What this task involves: Reproduce every entry in the listing without alteration.

Exercise inputs:
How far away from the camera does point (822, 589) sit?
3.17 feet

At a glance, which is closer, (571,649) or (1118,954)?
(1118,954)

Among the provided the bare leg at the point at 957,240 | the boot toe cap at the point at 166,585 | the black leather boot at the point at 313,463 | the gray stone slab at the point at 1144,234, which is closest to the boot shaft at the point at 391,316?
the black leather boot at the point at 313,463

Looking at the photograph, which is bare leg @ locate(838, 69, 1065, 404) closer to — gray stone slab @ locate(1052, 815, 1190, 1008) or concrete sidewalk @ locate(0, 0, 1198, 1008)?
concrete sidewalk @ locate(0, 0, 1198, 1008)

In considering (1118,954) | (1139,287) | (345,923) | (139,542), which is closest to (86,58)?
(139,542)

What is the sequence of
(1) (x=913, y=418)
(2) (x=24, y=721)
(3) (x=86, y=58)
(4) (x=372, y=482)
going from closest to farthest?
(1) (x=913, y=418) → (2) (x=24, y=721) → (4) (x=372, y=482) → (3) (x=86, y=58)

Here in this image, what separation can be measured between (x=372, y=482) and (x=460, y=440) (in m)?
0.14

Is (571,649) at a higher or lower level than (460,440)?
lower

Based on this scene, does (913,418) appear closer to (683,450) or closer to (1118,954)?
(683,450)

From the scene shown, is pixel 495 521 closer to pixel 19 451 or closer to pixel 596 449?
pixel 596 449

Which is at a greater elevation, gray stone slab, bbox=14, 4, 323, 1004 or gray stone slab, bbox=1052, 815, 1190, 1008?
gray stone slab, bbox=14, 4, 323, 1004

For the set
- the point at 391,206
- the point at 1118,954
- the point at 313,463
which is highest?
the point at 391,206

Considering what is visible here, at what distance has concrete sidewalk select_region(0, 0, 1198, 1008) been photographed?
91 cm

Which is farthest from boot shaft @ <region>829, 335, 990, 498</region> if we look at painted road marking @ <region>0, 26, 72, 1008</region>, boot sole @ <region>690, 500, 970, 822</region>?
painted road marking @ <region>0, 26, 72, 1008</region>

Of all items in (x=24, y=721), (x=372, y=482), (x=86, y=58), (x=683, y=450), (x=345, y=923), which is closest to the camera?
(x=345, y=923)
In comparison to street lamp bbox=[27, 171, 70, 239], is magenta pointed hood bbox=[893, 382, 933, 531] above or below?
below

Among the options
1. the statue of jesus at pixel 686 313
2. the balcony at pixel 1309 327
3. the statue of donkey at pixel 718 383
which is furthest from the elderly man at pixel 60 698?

Task response:
How far away from the camera does point (822, 589) sit?
3.17 feet

At a glance, which is closer, (571,649) or (1118,954)?
(1118,954)

Among the provided the bare leg at the point at 957,240 | the boot toe cap at the point at 166,585 | the black leather boot at the point at 313,463 | the gray stone slab at the point at 1144,234, which is closest to the boot shaft at the point at 391,316?
the black leather boot at the point at 313,463

Looking at the photograph, which is bare leg @ locate(838, 69, 1065, 404) closer to — gray stone slab @ locate(1052, 815, 1190, 1008) or concrete sidewalk @ locate(0, 0, 1198, 1008)?
concrete sidewalk @ locate(0, 0, 1198, 1008)

In considering (1118,954) | (1139,287) | (345,923) | (139,542), which is closest to (86,58)?
(139,542)

What is the sequence of
(1) (x=913, y=418)
(2) (x=24, y=721)
(3) (x=86, y=58)
(4) (x=372, y=482)
going from closest to farthest?
(1) (x=913, y=418) → (2) (x=24, y=721) → (4) (x=372, y=482) → (3) (x=86, y=58)

Here in this image, what separation can be measured between (x=372, y=482) and (x=460, y=440) (in m)?
0.14

Is (571,649) at a higher or lower level than (460,440)?
lower

Based on this scene, does (913,418) appear closer to (683,450) or closer to (1118,954)?
(683,450)

From the scene shown, is pixel 495 521 closer to pixel 19 451 or closer to pixel 596 449?
pixel 596 449

Which is at a greater elevation, gray stone slab, bbox=14, 4, 323, 1004 or gray stone slab, bbox=1052, 815, 1190, 1008?
gray stone slab, bbox=14, 4, 323, 1004

For the set
- the point at 391,206
- the point at 1118,954
- the point at 313,463
which is highest?
the point at 391,206

Considering what is visible here, at what distance has concrete sidewalk select_region(0, 0, 1198, 1008) been photographed?
91 cm

Which is farthest from boot shaft @ <region>829, 335, 990, 498</region> if we look at painted road marking @ <region>0, 26, 72, 1008</region>, boot sole @ <region>690, 500, 970, 822</region>?
painted road marking @ <region>0, 26, 72, 1008</region>

Of all items in (x=24, y=721), (x=372, y=482), (x=86, y=58), (x=683, y=450), (x=345, y=923), which is closest to the camera?
(x=345, y=923)
In comparison to street lamp bbox=[27, 171, 70, 239], is magenta pointed hood bbox=[893, 382, 933, 531] above or below?
below

Among the options
1. the statue of jesus at pixel 686 313
2. the balcony at pixel 1309 327
3. the statue of donkey at pixel 718 383
which is furthest from the elderly man at pixel 60 698?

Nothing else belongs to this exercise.